Are all stories political?

The facts may indicate that most writers are closet politicians

I recently contributed a story to an anthology titled Everything Is So Political (Roseway Publishing). In keeping with the book’s title, my story was called “Suicide Bombers”—how more political could that be, I thought. But then I realized that most stories, if not all of them, are political.

Politics has many definitions. Here are some from the Free Dictionary that I took particular note of: “intrigue or manoeuvring within a political unit or group in order to gain control or power,” “the often internally conflicting interrelationships among people in a society,” “any activity concerned with the acquisition of power, gaining one's own ends.” Power, intrigue, manoeuvring, conflict, relationships—all aspects of a rollicking good story or novel. Even a love story has all these ingredients in it.

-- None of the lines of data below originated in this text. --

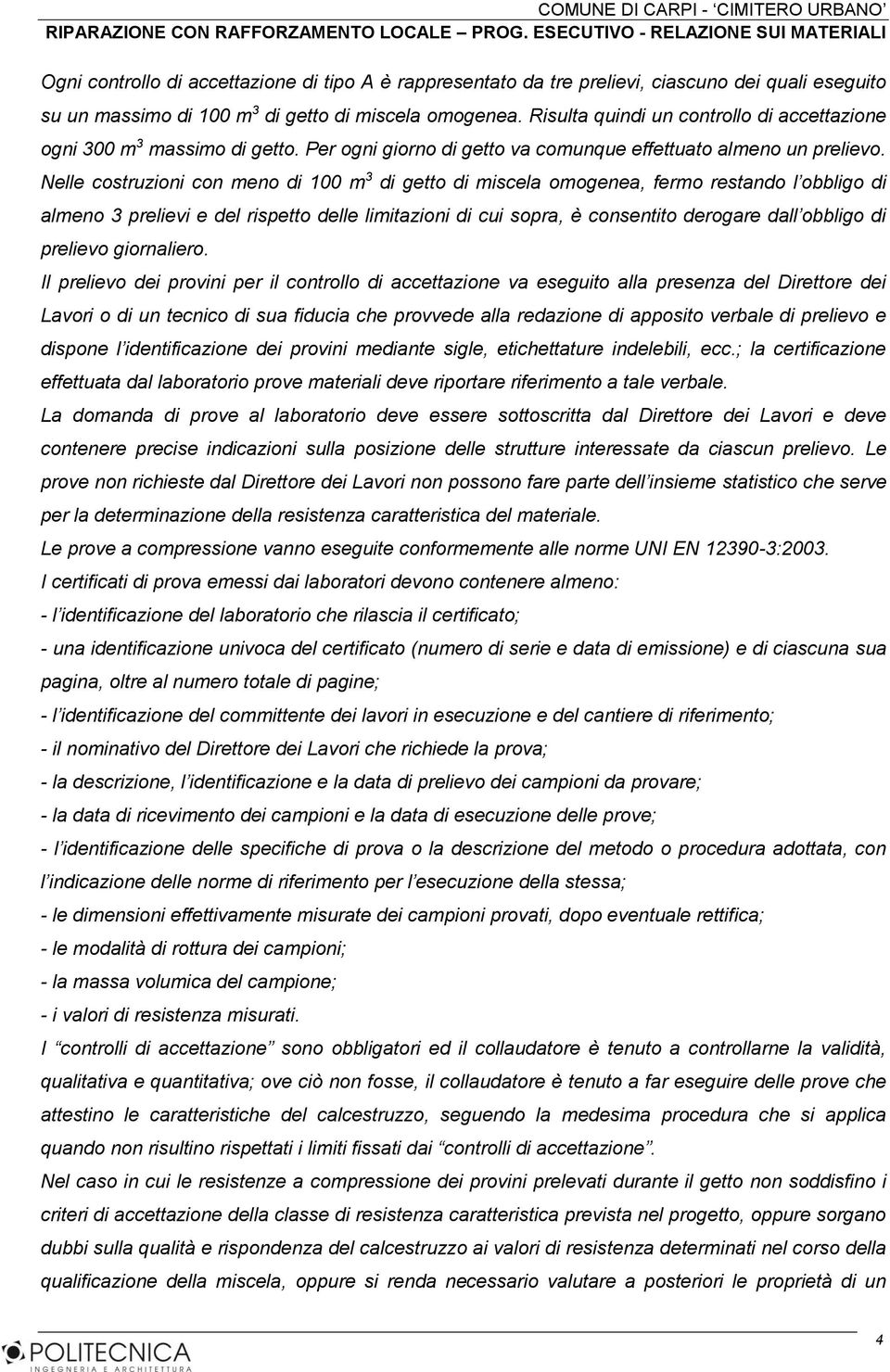 Nelle costruzioni con meno di 100 m 3 di getto di miscela omogenea, fermo restando l obbligo di almeno 3 prelievi e del rispetto delle limitazioni di cui sopra, è consentito derogare dall obbligo di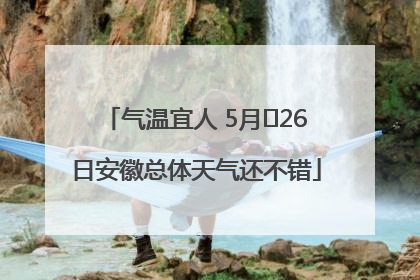 气温宜人 5月﻿26日安徽总体天气还不错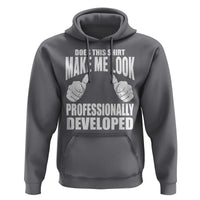 Funny Does This Shirt Make Me Look Professionally Developed Hoodie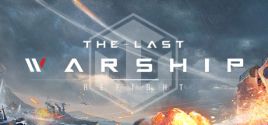 Refight:The Last Warship系统需求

So I concluded that fiction writers are closet politicians. We may not have the opportunity, energy or canniness needed to survive as real politicians (a few notables have tried and failed: Michael Ignatieff and Mario Vargas Llosa come to mind) but we certainly are eager for change and for promoting good in the world, our way. And that way may be by inventing situations in which the ills of bad politics are exposed or where the benefits of good politics rise to the surface. We also have the ability to invent a safe world through our fiction and kill off the bad politicians in it—something which is a bit hard to do in real life without going to jail.

Some books started civil wars, if you can believe that tall tale about Uncle Tom’s Cabin; others like Ann Frank’s Diary warned us of our innate ability create good and evil; and others have extrapolated trends into the future to show us what might happen if we do not pause and shift course: 1984 comes to mind.

Many authors abhor political activism and believe they are above “those deal-making slime buckets that shift towards wherever the votes are the highest.” But in their own way, consciously or unconsciously, writers are involved in, and are making a contribution to political consciousness, not just on their home turf but wherever their work is read.

The challenge however is, like the shrinking turnout at the ballot box, the numbers of readers are diminishing these days as people are caught up in the struggle for survival, or with fulfilling advertising-led consumerist images of themselves. Or that blasted 140-byte writing and reading style has won them over. Get everyone reading engaging, entertaining, educational and enlightening literature, and we may raise the bar on political awareness in a nation—that’s my hope.

Now, I wonder, if I had sent Roseway a love story, replete with boy meets girl (intrigue), they have a great love affair (manoeuvring), boy cheats on girl (conflict), girl leaves boy (more manoeuvring), boy feels lonely and runs back to girl (power, or the loss of it for him), girl takes him back and they live happily ever after (relationships), would they have published me in their political anthology?